The photographic work of Charles Ruger serves as a window into a rarified world that is at once enviable and dark, glorious and tragic, grand and doomed. This atmosphere of duality is expressed through his studies in portraiture and circumstance.

In the tradition of such historic social portraitists as John Singer Sargent, Andy Warhol and Slim Aarons, Ruger’s subjects are fledgling icons in the worlds of art, music, literature, film, fashion, and Society. However, he is not solely concerned with those shaping culture today, but also with the descendents of those who influenced the 20th century. As the grandson of a legendary American industrialist, Ruger is drawn to those that impact contemporary society as well as those who have grown under the influence of such human forces of an earlier time.
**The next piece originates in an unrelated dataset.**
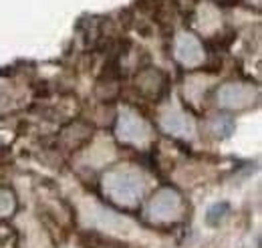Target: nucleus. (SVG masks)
<instances>
[{"instance_id":"f257e3e1","label":"nucleus","mask_w":262,"mask_h":248,"mask_svg":"<svg viewBox=\"0 0 262 248\" xmlns=\"http://www.w3.org/2000/svg\"><path fill=\"white\" fill-rule=\"evenodd\" d=\"M141 180L129 170H115L105 176V192L121 206H135L141 198Z\"/></svg>"},{"instance_id":"f03ea898","label":"nucleus","mask_w":262,"mask_h":248,"mask_svg":"<svg viewBox=\"0 0 262 248\" xmlns=\"http://www.w3.org/2000/svg\"><path fill=\"white\" fill-rule=\"evenodd\" d=\"M180 208H182V200H180L178 192L162 190L151 198V202L145 210V216L151 222H169L180 214Z\"/></svg>"},{"instance_id":"7ed1b4c3","label":"nucleus","mask_w":262,"mask_h":248,"mask_svg":"<svg viewBox=\"0 0 262 248\" xmlns=\"http://www.w3.org/2000/svg\"><path fill=\"white\" fill-rule=\"evenodd\" d=\"M117 135L119 139L123 141H129V143H139L147 137V125L141 117H137L135 113L125 111L121 117H119V125H117Z\"/></svg>"},{"instance_id":"20e7f679","label":"nucleus","mask_w":262,"mask_h":248,"mask_svg":"<svg viewBox=\"0 0 262 248\" xmlns=\"http://www.w3.org/2000/svg\"><path fill=\"white\" fill-rule=\"evenodd\" d=\"M220 97H218V101L222 103V105H226V107H242V105H246V103H250V97H252V89L250 87H246V85H226V87H222V91H220Z\"/></svg>"},{"instance_id":"39448f33","label":"nucleus","mask_w":262,"mask_h":248,"mask_svg":"<svg viewBox=\"0 0 262 248\" xmlns=\"http://www.w3.org/2000/svg\"><path fill=\"white\" fill-rule=\"evenodd\" d=\"M176 55L178 59L186 65H196L202 59V49L198 45V40L190 34H182L176 43Z\"/></svg>"},{"instance_id":"423d86ee","label":"nucleus","mask_w":262,"mask_h":248,"mask_svg":"<svg viewBox=\"0 0 262 248\" xmlns=\"http://www.w3.org/2000/svg\"><path fill=\"white\" fill-rule=\"evenodd\" d=\"M164 127L173 135H190L192 121L182 113H169L164 119Z\"/></svg>"},{"instance_id":"0eeeda50","label":"nucleus","mask_w":262,"mask_h":248,"mask_svg":"<svg viewBox=\"0 0 262 248\" xmlns=\"http://www.w3.org/2000/svg\"><path fill=\"white\" fill-rule=\"evenodd\" d=\"M14 196L8 190H0V216H8L14 210Z\"/></svg>"},{"instance_id":"6e6552de","label":"nucleus","mask_w":262,"mask_h":248,"mask_svg":"<svg viewBox=\"0 0 262 248\" xmlns=\"http://www.w3.org/2000/svg\"><path fill=\"white\" fill-rule=\"evenodd\" d=\"M226 212H228V206H226V204L214 206V208L208 212V222H210V224H218L222 218L226 216Z\"/></svg>"}]
</instances>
As W magazine has stated, “If the greatest society portraitists are insiders, it’s no wonder that New York social fixture Charles Ruger has lured Serena Boardman, Allison Sarofim and Ivanka Trump into his lens.”

Ruger’s multi-staged process involves casting a subject, identifying the defining elements of his or her life, work, and interests, and then choosing a pre-existing location or creating a set that will convey these traits. As in 19th century portrait painting, fashion plays a strong role in each composition with the wardrobes and accessories most typically being the sitters' own, reinforcing the authenticity of the respective portrayal.

Ruger's subjects are always presented in a gratuitously idealized manner. Each image represents a rendering of the subject as perfection. Whether the mood of a sitting is ethereal or austere, melancholy or tense, the final portrait is determined to be unambiguously beautiful.

As a counterpart to the portraits, Ruger shoots images of grand interior and exterior spaces as fleeting views of the international environments through which his subjects move. Drawing rooms and stair halls of European hotels and private villas figure into these series, as do urban landscapes of American skyscrapers and apartment house edifices. Unlike the body of portraits, however, these studies of circumstance are shot in a much less composed manner. They involve movement, blur, and tricks of the eye.

In regarding both the series of portraiture and circumstance as a whole, Ruger intends for a narrative to unfold. While his icons are monumental, stylized and glorified, their natural habitats are decidedly more askew. Spaces and vistas where something has gone awry - perhaps as seen through a veil of hallucinogens, alcohol or malaise. Though the characters are offered to the viewer as pristine monuments of an era, the haunting patina of their corresponding surroundings indicates that not all is right in this exalted sphere.

Charles Ruger studied art history and politics at Connecticut College and Columbia University. He is a self-taught photographer whose work figures into private and corporate collections internationally. He lives and works in New York City.